Genes implicated in Parkinson's disease and amyotrophic lateral sclerosis (ALS, a form of motor neurone disease) may well be suitable.
However, genetic regions implicated in Huntington's disease might not fit into a retrovirus.
Two of the first transgenic marmosets did their own genetic trick: they are twins
The work has raised a number of ethical questions about the use of primates in disease research.
Marmosets are New World monkeys and therefore more distantly related to humans than, for example, chimpanzees. But they are particularly useful for the study of disease because they reproduce often and from a young age.

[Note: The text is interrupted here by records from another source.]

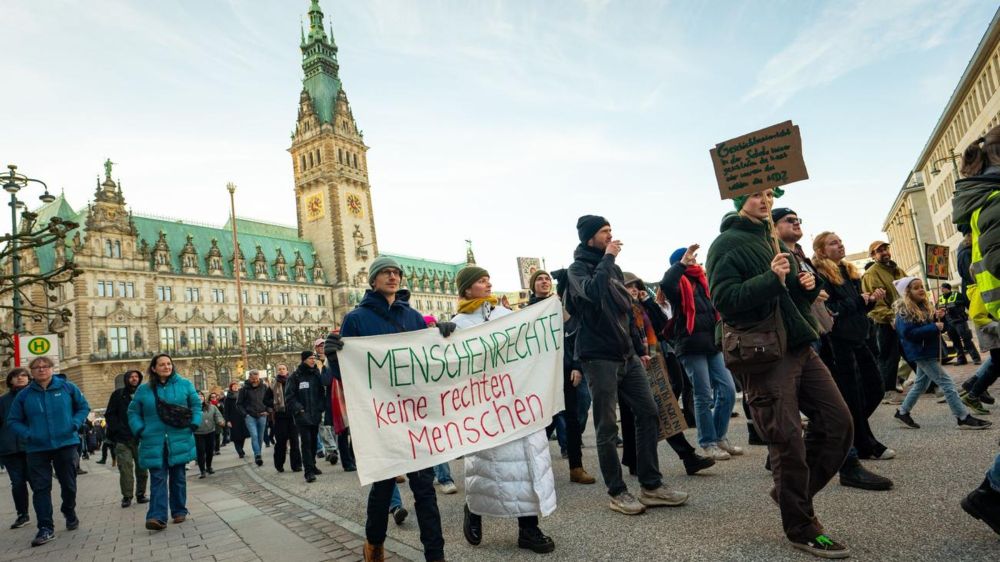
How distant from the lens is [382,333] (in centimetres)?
473

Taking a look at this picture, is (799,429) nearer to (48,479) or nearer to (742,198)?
(742,198)

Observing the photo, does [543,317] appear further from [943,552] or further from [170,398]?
[170,398]

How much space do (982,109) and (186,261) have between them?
255 ft

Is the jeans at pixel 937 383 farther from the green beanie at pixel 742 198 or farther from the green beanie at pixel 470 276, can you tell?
the green beanie at pixel 470 276

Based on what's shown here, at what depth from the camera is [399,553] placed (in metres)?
4.70

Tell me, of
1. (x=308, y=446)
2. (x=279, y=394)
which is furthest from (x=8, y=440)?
(x=279, y=394)

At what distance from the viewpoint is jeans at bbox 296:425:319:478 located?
393 inches

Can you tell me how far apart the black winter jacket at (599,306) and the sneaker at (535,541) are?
1.50 metres

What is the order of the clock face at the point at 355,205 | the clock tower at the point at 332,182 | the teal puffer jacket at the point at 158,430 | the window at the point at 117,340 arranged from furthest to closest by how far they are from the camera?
the clock face at the point at 355,205
the clock tower at the point at 332,182
the window at the point at 117,340
the teal puffer jacket at the point at 158,430

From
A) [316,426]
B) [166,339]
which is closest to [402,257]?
[166,339]

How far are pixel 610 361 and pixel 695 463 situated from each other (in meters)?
1.68

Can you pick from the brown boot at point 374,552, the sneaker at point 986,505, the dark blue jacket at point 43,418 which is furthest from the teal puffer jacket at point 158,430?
the sneaker at point 986,505

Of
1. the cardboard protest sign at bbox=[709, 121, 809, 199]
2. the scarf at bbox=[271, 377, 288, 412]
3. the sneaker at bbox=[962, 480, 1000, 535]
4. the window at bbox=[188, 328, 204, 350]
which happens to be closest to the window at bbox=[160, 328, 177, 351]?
the window at bbox=[188, 328, 204, 350]

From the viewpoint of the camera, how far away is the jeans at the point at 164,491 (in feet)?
23.4
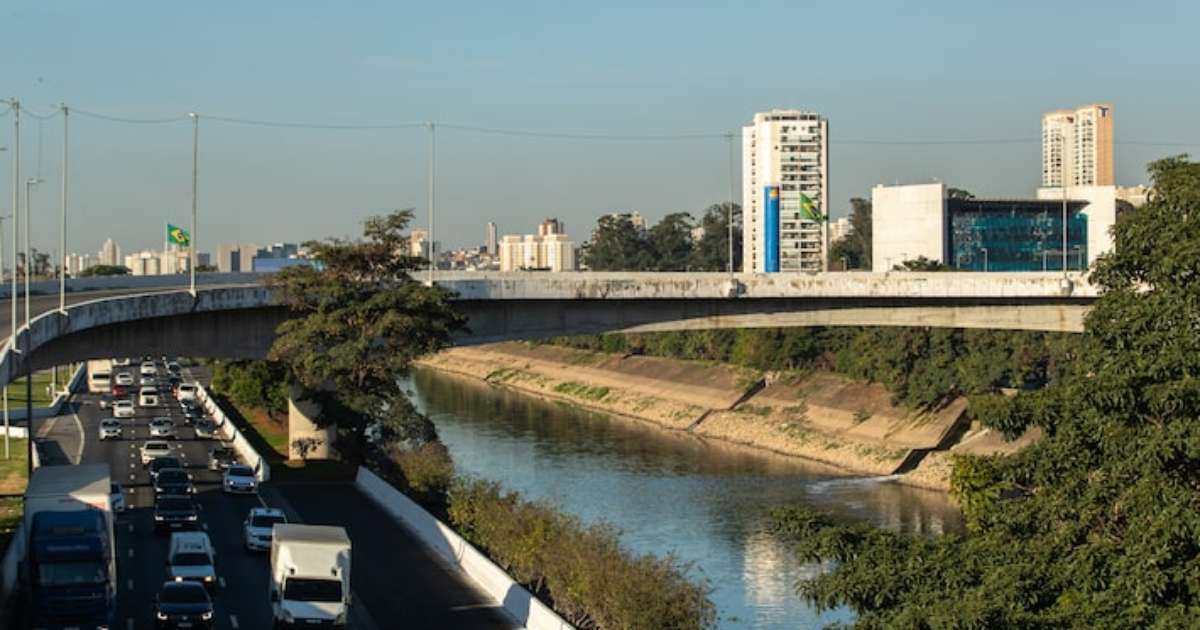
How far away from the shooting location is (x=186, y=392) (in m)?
100

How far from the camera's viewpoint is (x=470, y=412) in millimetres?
111812

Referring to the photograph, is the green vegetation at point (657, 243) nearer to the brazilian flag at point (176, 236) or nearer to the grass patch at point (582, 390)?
the grass patch at point (582, 390)

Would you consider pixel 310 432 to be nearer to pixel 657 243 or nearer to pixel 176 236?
pixel 176 236

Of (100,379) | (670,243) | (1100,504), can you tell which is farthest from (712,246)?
(1100,504)

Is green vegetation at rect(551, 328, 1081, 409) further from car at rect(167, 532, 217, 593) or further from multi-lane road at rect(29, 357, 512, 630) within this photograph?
car at rect(167, 532, 217, 593)

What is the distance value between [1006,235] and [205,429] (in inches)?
3225

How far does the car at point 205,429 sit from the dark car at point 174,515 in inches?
1236

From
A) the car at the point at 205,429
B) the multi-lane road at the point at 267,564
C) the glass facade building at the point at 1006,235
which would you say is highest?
the glass facade building at the point at 1006,235

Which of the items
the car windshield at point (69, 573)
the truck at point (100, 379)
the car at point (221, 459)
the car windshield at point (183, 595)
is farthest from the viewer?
the truck at point (100, 379)

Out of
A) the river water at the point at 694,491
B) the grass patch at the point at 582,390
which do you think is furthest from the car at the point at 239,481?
the grass patch at the point at 582,390

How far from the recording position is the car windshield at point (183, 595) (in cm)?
3234

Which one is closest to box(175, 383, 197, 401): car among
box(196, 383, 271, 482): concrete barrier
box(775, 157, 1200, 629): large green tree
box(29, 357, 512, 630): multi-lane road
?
box(196, 383, 271, 482): concrete barrier

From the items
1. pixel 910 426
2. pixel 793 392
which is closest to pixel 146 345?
pixel 910 426

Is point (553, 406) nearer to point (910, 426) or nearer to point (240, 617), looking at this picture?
point (910, 426)
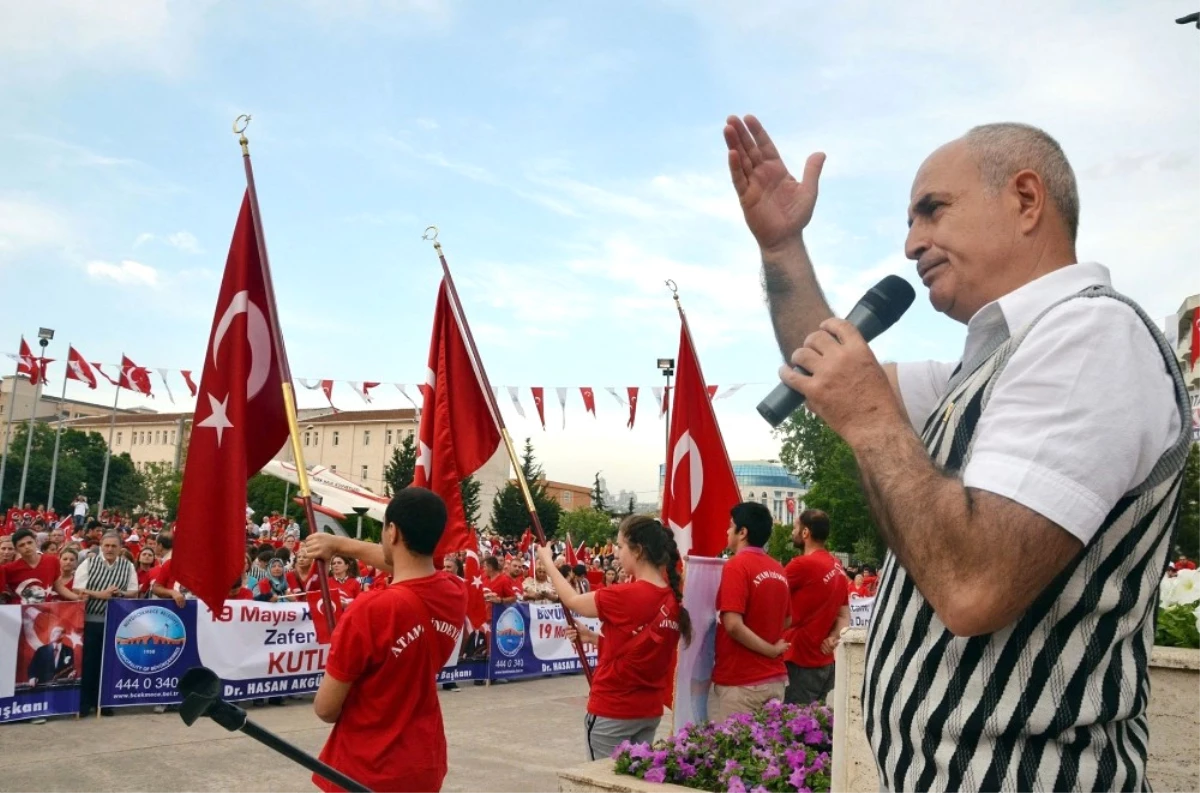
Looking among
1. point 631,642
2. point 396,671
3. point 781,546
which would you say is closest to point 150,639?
point 631,642

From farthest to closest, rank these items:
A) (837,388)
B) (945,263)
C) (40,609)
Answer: (40,609), (945,263), (837,388)

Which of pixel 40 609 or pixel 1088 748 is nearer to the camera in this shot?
pixel 1088 748

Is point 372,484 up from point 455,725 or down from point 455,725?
up

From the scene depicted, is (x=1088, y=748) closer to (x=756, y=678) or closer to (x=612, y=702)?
(x=612, y=702)

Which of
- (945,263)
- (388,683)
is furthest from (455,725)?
(945,263)

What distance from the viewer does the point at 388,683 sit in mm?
3775

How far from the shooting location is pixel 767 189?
2.19m

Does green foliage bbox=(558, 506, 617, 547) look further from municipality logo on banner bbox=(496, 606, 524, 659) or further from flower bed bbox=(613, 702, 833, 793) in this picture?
flower bed bbox=(613, 702, 833, 793)

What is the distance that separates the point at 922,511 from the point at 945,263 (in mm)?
519

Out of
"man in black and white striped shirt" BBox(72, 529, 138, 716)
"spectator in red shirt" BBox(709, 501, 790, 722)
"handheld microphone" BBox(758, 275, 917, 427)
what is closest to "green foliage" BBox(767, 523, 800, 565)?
"man in black and white striped shirt" BBox(72, 529, 138, 716)

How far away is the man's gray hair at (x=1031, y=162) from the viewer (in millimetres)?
1586

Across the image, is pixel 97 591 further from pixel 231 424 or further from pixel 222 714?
pixel 222 714

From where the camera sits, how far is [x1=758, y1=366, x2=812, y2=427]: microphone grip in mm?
1808

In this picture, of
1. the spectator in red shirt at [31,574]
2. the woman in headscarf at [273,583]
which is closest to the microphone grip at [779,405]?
the spectator in red shirt at [31,574]
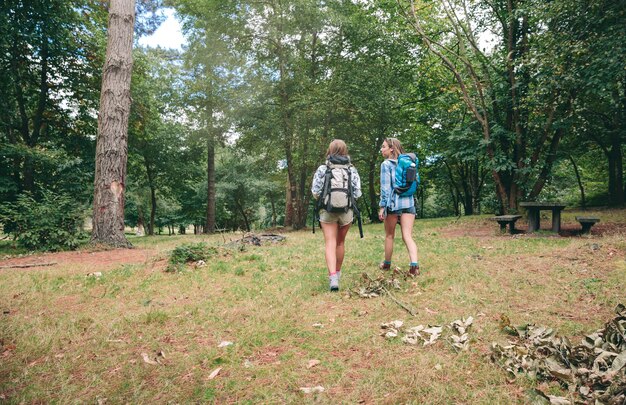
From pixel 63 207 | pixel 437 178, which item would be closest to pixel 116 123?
pixel 63 207

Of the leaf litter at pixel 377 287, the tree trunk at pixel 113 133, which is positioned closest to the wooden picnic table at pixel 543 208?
the leaf litter at pixel 377 287

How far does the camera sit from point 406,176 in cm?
543

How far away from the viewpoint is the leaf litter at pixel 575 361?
218 cm

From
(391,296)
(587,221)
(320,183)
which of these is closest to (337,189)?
(320,183)

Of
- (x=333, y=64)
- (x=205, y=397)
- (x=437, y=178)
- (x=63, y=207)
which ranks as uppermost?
(x=333, y=64)

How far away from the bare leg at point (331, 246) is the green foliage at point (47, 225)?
7.69m

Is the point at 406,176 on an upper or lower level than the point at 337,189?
upper

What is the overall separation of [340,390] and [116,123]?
29.2ft

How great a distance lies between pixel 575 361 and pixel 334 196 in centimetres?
308

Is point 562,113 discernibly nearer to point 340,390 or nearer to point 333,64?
point 333,64

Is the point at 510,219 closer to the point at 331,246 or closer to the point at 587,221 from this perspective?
the point at 587,221

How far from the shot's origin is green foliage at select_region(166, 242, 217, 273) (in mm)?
6251

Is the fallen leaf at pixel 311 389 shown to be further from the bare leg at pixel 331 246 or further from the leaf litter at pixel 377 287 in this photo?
the bare leg at pixel 331 246

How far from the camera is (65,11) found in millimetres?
12516
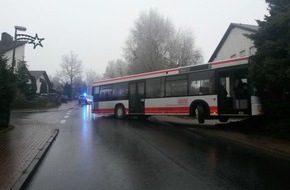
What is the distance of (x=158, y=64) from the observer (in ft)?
174

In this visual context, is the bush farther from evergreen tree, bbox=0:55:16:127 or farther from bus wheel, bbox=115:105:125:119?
evergreen tree, bbox=0:55:16:127

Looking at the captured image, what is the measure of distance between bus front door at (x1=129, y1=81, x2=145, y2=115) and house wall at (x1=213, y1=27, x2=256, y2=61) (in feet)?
44.3

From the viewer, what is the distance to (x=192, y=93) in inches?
743

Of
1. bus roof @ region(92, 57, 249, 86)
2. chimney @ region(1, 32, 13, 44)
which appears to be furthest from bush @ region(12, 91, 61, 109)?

Jarrod Bailey, science consultant to the British Union for the Abolition of Vivisection (BUAV), says he is "disappointed" both ethically and scientifically with the results.
"This sort of research on animals as sentient as monkeys and apes does not have public support," he told BBC News.
Furthermore, he thinks the underlying science is flawed. Animal researchers, he said, "have failed in research to find treatments for Aids, for hepatitis, for malaria, for strokes. Many treatments for strokes work in monkeys but don't work in humans."
"Monkeys do not predict human response and do not tell us about human disease," he added.
However, scientists argue that, because primates are more similar to humans than mice, they present a more refined model of human disease. This would allow scientists to test treatments more effectively, meaning that fewer animals need be experimented on in the long run.
"This experiment is reminiscent of the exciting early days of transgenic research where it was initially difficult to fully know what the potential applications and future research directions might be," said Mark Hill, a cell biologist at the University of New South Wales in Australia.
"As always in this area of research, there needs to be a close linkage between the scientific work, ethical issues and regulatory guidelines."